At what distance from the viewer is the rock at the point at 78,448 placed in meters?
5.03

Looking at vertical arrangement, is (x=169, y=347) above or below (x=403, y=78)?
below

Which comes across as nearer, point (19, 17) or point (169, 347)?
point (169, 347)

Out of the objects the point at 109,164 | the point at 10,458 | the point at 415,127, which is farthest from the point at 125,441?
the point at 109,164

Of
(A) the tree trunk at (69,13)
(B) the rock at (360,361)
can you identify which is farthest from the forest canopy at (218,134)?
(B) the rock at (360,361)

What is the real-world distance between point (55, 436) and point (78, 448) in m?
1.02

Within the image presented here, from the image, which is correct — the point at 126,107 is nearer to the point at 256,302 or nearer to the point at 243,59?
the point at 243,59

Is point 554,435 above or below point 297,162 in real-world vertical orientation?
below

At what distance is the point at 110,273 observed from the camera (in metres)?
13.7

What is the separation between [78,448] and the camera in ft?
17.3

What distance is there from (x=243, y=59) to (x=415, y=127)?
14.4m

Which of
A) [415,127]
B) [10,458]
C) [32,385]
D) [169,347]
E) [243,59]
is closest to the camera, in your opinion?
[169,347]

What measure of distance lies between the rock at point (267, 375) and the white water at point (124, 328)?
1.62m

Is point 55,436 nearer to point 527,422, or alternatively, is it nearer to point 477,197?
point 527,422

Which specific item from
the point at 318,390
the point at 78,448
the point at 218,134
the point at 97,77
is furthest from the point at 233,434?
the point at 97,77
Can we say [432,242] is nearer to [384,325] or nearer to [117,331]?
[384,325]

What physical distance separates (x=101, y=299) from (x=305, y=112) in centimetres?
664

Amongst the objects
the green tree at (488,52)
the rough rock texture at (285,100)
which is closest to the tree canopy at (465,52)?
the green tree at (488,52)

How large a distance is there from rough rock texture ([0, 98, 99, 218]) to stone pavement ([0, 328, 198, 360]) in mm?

WHAT IS REQUIRED:
Copy all of the records above word for word, keeping every line as it appears.

RESULT BELOW:
At what distance from the viewer is the rock at the point at 78,448 placed in meters?
5.03

Looking at vertical arrangement, is (x=169, y=347) above or below (x=403, y=78)?
below

Which comes across as nearer, point (19, 17) or point (169, 347)?
point (169, 347)

Out of the objects the point at 109,164 | the point at 10,458 | the point at 415,127, which is farthest from the point at 125,441?
the point at 109,164

Of
(A) the tree trunk at (69,13)
(B) the rock at (360,361)
can you identify which is farthest from the forest canopy at (218,134)?
(B) the rock at (360,361)

What is the real-world distance between point (55, 436) and point (78, 448) in m?
1.02

Within the image presented here, from the image, which is correct — the point at 126,107 is nearer to the point at 256,302 or nearer to the point at 243,59?
the point at 243,59

Is point 554,435 above or below point 297,162 in real-world vertical orientation?
below

At what distance is the point at 110,273 observed from the camera (in metres)?
13.7

What is the separation between [78,448] and the camera in ft?
17.3

What distance is there from (x=243, y=59) to (x=415, y=127)?
14.4m

Which of
A) [415,127]
B) [10,458]
C) [32,385]
D) [169,347]
E) [243,59]
is closest to the camera, in your opinion?
[169,347]

What measure of distance lies between the rock at point (267, 375) and the white water at point (124, 328)?
1.62m

Is point 55,436 nearer to point 527,422, or alternatively, is it nearer to point 477,197?
point 527,422

Which specific item from
the point at 318,390
the point at 78,448
the point at 218,134
the point at 97,77
is furthest from the point at 233,434?
the point at 97,77
Can we say [432,242] is nearer to [384,325] or nearer to [117,331]?
[384,325]

What physical distance separates (x=101, y=299) from (x=305, y=112) in centimetres?
664

Amongst the objects
the green tree at (488,52)
the rough rock texture at (285,100)
which is closest to the tree canopy at (465,52)?
the green tree at (488,52)

How large a distance is there from rough rock texture ([0, 98, 99, 218]) to stone pavement ([0, 328, 198, 360]) in mm?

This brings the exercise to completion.